The kooky STRRET structure


If you’ve messed with the shell namespace, you’ve no doubt run across the kooky STRRET structure, which is used by IShellFolder::GetDisplayNameOf to return names of shell items. As you can see from its documentation, a STRRET is sometimes an ANSI string buffer, sometimes a pointer to a UNICODE string, sometimes (and this is the kookiest bit) an offset into a pidl. What is going on here?

The STRRET structure burst onto the scene during the Windows 95 era. Computers during this time were still comparatively slow and memory-constrained. (Windows 95’s minimum hardware requirements were for 4MB of memory and a 386DX processor – which ran at a whopping 25MHz.) It was much faster to allocate memory off the stack (a simple “sub” instruction) than to allocate it from the heap (which might take thousands of instructions!), so the STRRET structure was designed so the common (for Windows 95) scenarios could be satisfied without needing a heap allocation.

The STRRET_OFFSET flag took this to an even greater extreme. Often, you kept the name inside the pidl, and copying it into the STRRET structure would take, gosh, 200 clocks (!).

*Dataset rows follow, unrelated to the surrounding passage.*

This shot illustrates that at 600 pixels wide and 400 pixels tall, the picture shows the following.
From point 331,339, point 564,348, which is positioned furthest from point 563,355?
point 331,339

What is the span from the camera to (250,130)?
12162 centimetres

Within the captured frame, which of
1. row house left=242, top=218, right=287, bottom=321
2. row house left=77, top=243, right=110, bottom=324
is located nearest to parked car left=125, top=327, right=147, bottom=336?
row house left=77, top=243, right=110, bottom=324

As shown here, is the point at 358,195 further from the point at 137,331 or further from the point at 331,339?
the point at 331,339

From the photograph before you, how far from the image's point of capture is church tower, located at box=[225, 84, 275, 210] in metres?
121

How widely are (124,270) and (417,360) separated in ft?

To avoid this wasteful memory copying, STRRET_OFFSET allowed you to return just an offset into the pidl, which the caller could then copy out of directly.

Woo-hoo, you saved a string copy.

Of course, as time passed and computers got faster and memory became more readily available, these micro-optimizations have turned into annoyances. Saving 200 clock cycles on a string copy operation is hardly worth it any more. On a 1GHz processor, a single soft page fault costs you over a million cycles; a hard page fault costs you tens of millions.

You can copy a lot of strings in twenty million cycles.

What’s more, the scenarios that were common in Windows 95 aren’t quite so common any more, so the original scenario that the optimization was tailored for hardly occurs any more. It’s an optimization that has outlived its usefulness.

Fortunately, you don’t have to think about the STRRET structure any more. There are several helper functions that take the STRRET structure and turn it into something much easier to manipulate.

The kookiness of the STRRET structure has now been encapsulated away. Thank goodness.

Comments (10)
  1. nikita says:

    It was much faster to allocate memory off the stack (a

    > simple "sub" instruction) than to allocate it from the

    > heap (which might take thousands of instructions!),

    Eh? Surely stack allocation became faster relative

    to the generic memory allocator during last ten years.

    For one thing, all `per-cpu magazines’ notwithstanding,

    allocator still acquires some kind of lock occasionaly,

    and resulting coherent bus traffic is very expensive.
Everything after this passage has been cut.